Nora, the young polar bear who stole the hearts of visitors to the Oregon Zoo, will be returning to Portland in March, zoo officials said Wednesday.
Nora will be moved from her current home at Utah’s Hogle Zoo in Salt Lake City to the Oregon Zoo’s brand new bear exhibit, called Polar Passage.
“We’re so excited to welcome Nora back,” Amy Cutting, who oversees the zoo’s marine life area, said in a statement. “She’s kind of like the kid who goes off to college and comes home all grown up. We can’t wait to get reacquainted and introduce her to the new Polar Passage habitat.”
Nora, now 5, first came to the Pacific Northwest in 2016 as a 10-month-old cub after she was abandoned by her mother soon after her birth in Columbus, Ohio. She was hand raised by a team of zookeepers there and brought to Portland in search of a companion, an older bear named Tasul who had lived at the Oregon Zoo for nearly three decades.
The two bears never formed the bond zookeepers had hoped for, and Tasul died within a few months of Nora’s arrival. Keepers at the zoo also discovered she had failed to absorb some vital nutrients in her infancy and she had developed skeletal issues.
Nora was prescribed antidepressants after keepers saw troubling signs of mental health issues in the young bear. The Oregonian/OregonLive chronicled Nora’s troubles and triumphs, along with the threats that climate change pose to her species and the native people in her ancestral homeland of Alaska, in a five-part series in 2017 and a 30-minute documentary.
Keepers felt Nora needed a companion of her own species since she had been raised by people and had little exposure to other bears. In the fall of 2017, they decided to move her to Hogle Zoo in Salt Lake City to be paired with another bear named Hope.
Meanwhile, the Oregon Zoo had delayed construction of Polar Passage and, soon after Nora left, the old exhibit was torn down.
It took a while, but Nora’s relationship with Hope eventually blossomed, the two bears play-fighting and wrestling to the delight of her new fans in Salt Lake City.
“At Hogle, Nora learned how to interact with another bear,” Cutting said in a statement. “This was so important for her development.”
Things were going well for Nora until, in 2019, when her keepers in Utah discovered she had broken her humerus, a large, weight-bearing bone in one of her front limbs.

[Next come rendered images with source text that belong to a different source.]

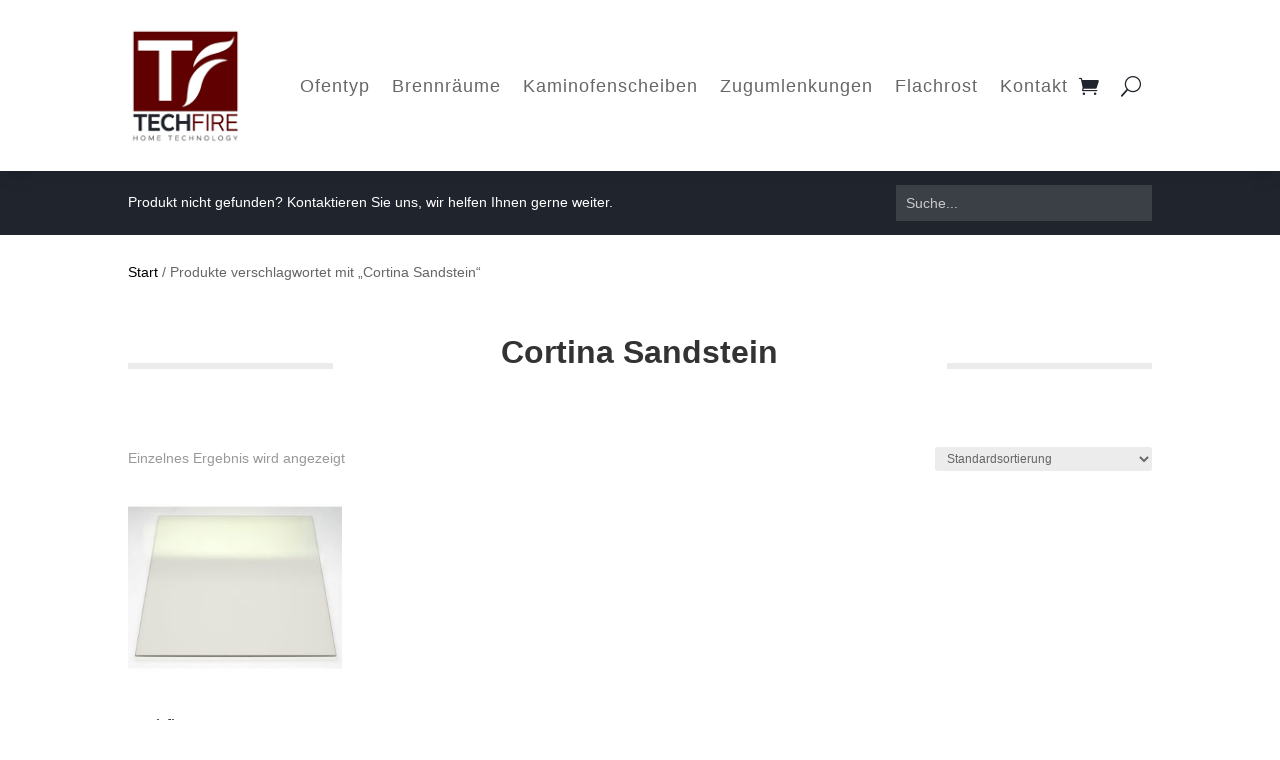

--- FILE ---
content_type: text/css
request_url: https://techfire24.de/wp-content/et-cache/global/et-divi-customizer-global.min.css?ver=1765032137
body_size: -119
content:
.legacy-itemprop-offers{display:none}p.stock.in-stock{font-size:22px!important;margin-bottom:10px}.lwp-hide-mobile-menu.et_pb_menu .et_pb_menu__menu,.lwp-hide-mobile-menu.et_pb_fullwidth_menu .et_pb_menu__menu{display:flex!important}.lwp-hide-mobile-menu .et_mobile_nav_menu{display:none}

A team of veterinary surgeons traveled from Texas and in a first-of-its-kind procedure, inserted a metal rod into the broken bone. Nora endured months of isolation and physical therapy as she healed, but eventually made a full recovery.
Earlier this week, Hogle Zoo announced that Hope would be moving to another zoo to be paired with a male in the hopes the two will mate. That meant Nora would need a new home and, with the completion of the new polar bear exhibit at the Oregon Zoo, Portland was the logical choice.
The zoo didn’t say exactly when Nora would return, only that it would be sometime in March. She’ll be alone for the first few months of her second stay, but the zoo anticipates she’ll be joined by another female bear sometime in the fall.